Four faculty presented inaugural Research Mentor Awards
Four Alfred University (AU) professors – Heather S. Zimbler-DeLorenzo, Frank G. Duserick, Karen L. Porter, and Anthony W. Wren – were lauded as the first recipients of the Faculty Research Mentor Award during the University’s annual spring Honors Convocation.
Each year, up to one award may be given in each of the following categories: physical and life sciences, undergraduate engineering, social sciences, humanities, visual and performing arts, and professional studies. The new award acknowledges faculty who have made significant contributions to undergraduate research and scholastic mentorship and who are “outstanding” researchers/visual-performing artists themselves.
Assistant Professor of Biology Zimbler-DeLorenzo will accompany four students to the University of Colorado-Boulder this summer to participate in the 2013 Animal Behavior Society’s annual meeting.

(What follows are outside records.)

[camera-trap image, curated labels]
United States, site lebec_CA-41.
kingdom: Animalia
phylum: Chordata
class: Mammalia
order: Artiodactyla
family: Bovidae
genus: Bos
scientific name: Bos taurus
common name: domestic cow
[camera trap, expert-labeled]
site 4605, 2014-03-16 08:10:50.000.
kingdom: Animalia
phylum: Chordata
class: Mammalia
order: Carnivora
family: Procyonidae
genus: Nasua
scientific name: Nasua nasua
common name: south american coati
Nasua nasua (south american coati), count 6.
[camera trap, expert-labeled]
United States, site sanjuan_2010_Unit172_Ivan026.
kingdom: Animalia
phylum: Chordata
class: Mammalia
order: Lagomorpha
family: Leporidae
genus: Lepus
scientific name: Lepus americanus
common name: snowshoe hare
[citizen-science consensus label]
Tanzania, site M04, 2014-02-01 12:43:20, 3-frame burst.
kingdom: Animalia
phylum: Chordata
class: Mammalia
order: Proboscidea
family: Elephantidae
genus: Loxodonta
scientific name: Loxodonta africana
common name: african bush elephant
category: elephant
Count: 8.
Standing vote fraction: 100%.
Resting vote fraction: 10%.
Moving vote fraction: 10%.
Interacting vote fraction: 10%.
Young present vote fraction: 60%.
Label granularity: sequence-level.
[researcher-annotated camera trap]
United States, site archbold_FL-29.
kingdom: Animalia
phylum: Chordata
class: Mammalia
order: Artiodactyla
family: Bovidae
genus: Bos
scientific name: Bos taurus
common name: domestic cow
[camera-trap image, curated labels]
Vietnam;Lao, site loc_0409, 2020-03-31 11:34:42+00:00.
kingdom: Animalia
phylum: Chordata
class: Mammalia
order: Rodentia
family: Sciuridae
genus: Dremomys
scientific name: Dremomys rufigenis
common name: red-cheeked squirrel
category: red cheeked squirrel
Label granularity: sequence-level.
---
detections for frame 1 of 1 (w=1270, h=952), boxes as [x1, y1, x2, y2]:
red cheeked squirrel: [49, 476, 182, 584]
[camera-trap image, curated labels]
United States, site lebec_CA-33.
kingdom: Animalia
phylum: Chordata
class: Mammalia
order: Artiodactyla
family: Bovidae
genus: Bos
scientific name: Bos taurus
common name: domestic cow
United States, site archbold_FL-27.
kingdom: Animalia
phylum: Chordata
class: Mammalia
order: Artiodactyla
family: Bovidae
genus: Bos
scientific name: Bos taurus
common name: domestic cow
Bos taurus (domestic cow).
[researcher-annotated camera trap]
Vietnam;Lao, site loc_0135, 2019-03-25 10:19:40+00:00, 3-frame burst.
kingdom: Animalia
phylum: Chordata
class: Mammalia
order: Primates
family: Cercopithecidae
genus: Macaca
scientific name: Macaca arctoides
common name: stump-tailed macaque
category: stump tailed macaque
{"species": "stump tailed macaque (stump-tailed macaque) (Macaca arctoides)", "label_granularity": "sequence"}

She has been published in a number of scientific journals and has presented her research at conferences nationwide.
Zimbler-DeLorenzo holds a Ph.D. in biological science from Auburn University, Auburn, AL, and dual bachelor of science and bachelor of arts degrees in anthropology and biology from Emory University, Atlanta.
Professor of Business Duserick is a constant influence within the School of Business. He was recognized with AU Teaching Awards in 2010 and 2012. In an effort to show students what is on the other side of academia, Duserick invites time-tested businesspersons as guest speakers for his classes. He also co-led a group of students through the German cities of Munich, Stuttgart, and Heidenheim to give them an appreciation for global perspectives on business.
Duserick earned a bachelor of arts degree from the U.S. Naval Academy and an MBA from Harvard University. His most recent work includes studies in achieving competitiveness by organizational learning, benchmarking strategic planning, and a process perspective on Enterprise Resource Planning implementation.
Professor of Sociology Porter has been an active member in both the AU and the greater Alfred village community for 27 years. She has a history of melding lecture-style courses with service learning initiatives to give students a fuller understanding of how their studies interact with the world around them. Porter is also a recipient of the AU Teaching Award for the years 1997, 2000, and 2004. In addition, she was recognized with the Abigail Allen Award (for contributions to campus and community in improving the quality of women’s lives) in 2000.
Porter earned a bachelor of arts degree in sociology and anthropology at the State University of New York at Potsdam. She then attained a master of arts degree and later a Ph.D., both in sociology, from Syracuse University.
Assistant Professor of Biomaterials Wren has been a part of the Alfred community since 2008 having conducted post-doctoral research at AU until 2011. Now Wren teaches biocompatibility, introduction to polymers, explorations of biomaterials in the Kazuo Inamori School of Engineering, and is an adjunct instructor in biology in the College of Liberal Arts and Sciences.
His primary research interests include bioreactive glasses and cements, including characterization and materials testing; culture of mammalian cells for in vitro biomaterial testing; in vitro bacterial testing of materials; and x-ray photoelectron spectroscopy for the characterization of novel glasses.
Wren completed his Ph.D. in biomedical materials at the University of Limerick, Ireland, where he also attained a master of science degree in biomedical engineering. Wren earned his bachelor of science degree from the National University of Ireland at Maynooth.
Nominations for the Faculty Research Mentor Award were made by both colleagues and students in February. A committee then sought recommendations for those nominated. Consideration was given to faculty from all departments of the University with an emphasis on mentorship and the professor’s engagement in research, or the development of visual and performing arts, as it related to their fields of study.
The final stages of the application process included submission of curriculum vitae and up to a five-year history of faculty-mentored student research, papers, and projects. A one-page statement of research or scholarly activity, and how it relates to education at AU, was also submitted.
In recognition of his or her outstanding, multifaceted achievements, each award winner was presented with $500 in faculty development money.